And there's more - most of it good.

According to a leading economic indicators report prepared by Florida Gulf Coast University and issued this month, airport passenger counts are up as are tourism tax revenues. This means people are traveling and they are coming here, contributing money to the local economy.

The bad news? There hasn't been much, thank goodness, in terms of an economy returning to normalcy.

There is, however, one area of concern - and that is the city of Cape Coral's return to "normalcy" as well -AKA, the same-old, same-old, economic boom philosophy when it comes to how the administration, and subsequently council, approaches employee compensation.

Let us be clear here:

We are not opposed to raises for city employees.

We agree that raises have been lacking through the lean years.

We acknowledge that those who are unionized "gave back" negotiated increases and that adjustments have been made to an area of particular concern, pension funding and contribution.

But 5 percent hikes on top of retroactive 5 percent raises delivered via "bonus checks" cries of fiscal irresponsibility in light of both private sector reality and how other public sector agencies are managing the very same challenge. That would be how to balance the need to fairly compensate employees who have yes, sacrificed and yes, absorbed additional duties, without goring those who actually pay those salaries.

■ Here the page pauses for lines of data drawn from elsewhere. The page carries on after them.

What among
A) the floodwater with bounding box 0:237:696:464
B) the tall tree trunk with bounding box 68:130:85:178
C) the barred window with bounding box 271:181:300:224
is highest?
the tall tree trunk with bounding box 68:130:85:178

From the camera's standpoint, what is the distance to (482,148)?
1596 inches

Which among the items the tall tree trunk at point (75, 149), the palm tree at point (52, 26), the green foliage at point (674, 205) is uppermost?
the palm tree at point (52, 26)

Meanwhile, "reclassifictions" - additional compensation for upgraded pay grades - are a topic of discussion even as the city looks to wage analysis with an eye to making sure the Cape pays among the top 25 percent of comparable cities.

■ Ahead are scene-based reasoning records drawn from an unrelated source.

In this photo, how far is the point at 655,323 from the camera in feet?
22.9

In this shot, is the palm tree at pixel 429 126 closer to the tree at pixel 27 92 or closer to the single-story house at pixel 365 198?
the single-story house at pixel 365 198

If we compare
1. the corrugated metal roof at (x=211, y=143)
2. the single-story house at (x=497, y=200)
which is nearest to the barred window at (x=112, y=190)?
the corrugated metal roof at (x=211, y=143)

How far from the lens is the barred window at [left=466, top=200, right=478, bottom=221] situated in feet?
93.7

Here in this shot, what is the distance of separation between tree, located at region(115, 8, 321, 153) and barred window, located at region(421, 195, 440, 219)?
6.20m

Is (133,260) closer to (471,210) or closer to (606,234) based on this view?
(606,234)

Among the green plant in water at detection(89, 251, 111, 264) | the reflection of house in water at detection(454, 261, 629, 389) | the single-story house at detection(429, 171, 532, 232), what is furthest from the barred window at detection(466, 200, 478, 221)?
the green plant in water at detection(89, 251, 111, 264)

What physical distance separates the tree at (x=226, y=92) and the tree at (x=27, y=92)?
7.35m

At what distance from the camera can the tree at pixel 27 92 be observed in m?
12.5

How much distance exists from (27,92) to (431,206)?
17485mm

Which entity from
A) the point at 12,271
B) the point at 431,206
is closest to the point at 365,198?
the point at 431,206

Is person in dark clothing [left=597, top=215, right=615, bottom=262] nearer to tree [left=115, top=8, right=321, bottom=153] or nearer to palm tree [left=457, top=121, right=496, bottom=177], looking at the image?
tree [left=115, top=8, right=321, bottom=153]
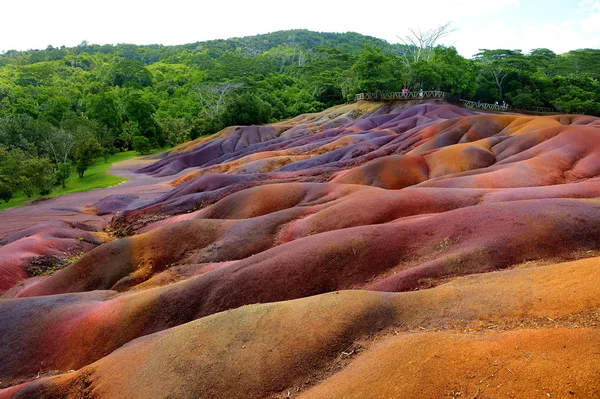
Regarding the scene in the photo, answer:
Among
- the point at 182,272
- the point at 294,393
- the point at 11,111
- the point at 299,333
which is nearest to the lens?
the point at 294,393

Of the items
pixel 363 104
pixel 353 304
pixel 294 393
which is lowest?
pixel 294 393

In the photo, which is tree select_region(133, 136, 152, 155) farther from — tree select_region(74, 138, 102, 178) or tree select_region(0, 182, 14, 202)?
tree select_region(0, 182, 14, 202)

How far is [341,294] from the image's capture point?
11.8 meters

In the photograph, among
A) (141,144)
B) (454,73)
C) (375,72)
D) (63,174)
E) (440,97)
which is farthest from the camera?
(141,144)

Let us re-stress for 2015 some points we made just three days after the new fiscal year started on Oct. 1 and the administration placed its pay plan on the table:

One, salary evaluations must - must - be predicated on total compensation; the city is making a mistake as it look at wages and salaries in a vacuum.

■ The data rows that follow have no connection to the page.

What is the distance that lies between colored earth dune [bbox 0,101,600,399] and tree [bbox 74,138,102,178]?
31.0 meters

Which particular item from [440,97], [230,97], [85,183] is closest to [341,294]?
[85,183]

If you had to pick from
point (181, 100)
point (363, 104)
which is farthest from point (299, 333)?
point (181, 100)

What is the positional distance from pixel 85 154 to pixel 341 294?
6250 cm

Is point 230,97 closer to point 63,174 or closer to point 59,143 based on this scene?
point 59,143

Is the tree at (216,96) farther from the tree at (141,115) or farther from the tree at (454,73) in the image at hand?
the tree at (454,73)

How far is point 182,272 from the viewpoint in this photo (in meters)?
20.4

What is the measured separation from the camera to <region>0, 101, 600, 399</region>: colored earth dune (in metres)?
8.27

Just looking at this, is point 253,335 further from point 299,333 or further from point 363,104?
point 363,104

Council needs to demand that the value of the benefits package be included with every compensation increase proposal.

We believe the city is more competitive than simple salary and wage numbers might indicate.

Two, in that same apples-to-apples vein, wage and salary levels for like private sector positions should be part of any wage evaluation. If we learned anything from the boom-and-bust, the public sector comparison spiral is a failed business model. It simply is not sustainable.

Three, job reclassifications. As we urged in October, council needs to go slow.

Very slow.

If these entail quantifiable new skills, new training or verifiable new responsibilities - i.e. the employee took on a supervisor's role without ever getting the title - it's a reclassification.

If it's a new title for the job an employee is currently performing - and yes, that includes the "extra" duties that justified keeping the position on the books - it's a pay raise.

And lastly, retroactive raises?

Let us be blunt: The city should not be cutting "bonus" checks.

It's a fiscally dangerous precedent and opening door to this in 2014 was a huge mistake.

We urge council to collectively make a joint resolution in 2015: Commit to fiscal responsibility

That means scrutinizing any and all payroll issues that come before it in the new year.

Personnel costs, after all, remain the city's largest single expense.

And so far we're not doing so well with the magnifying glasses.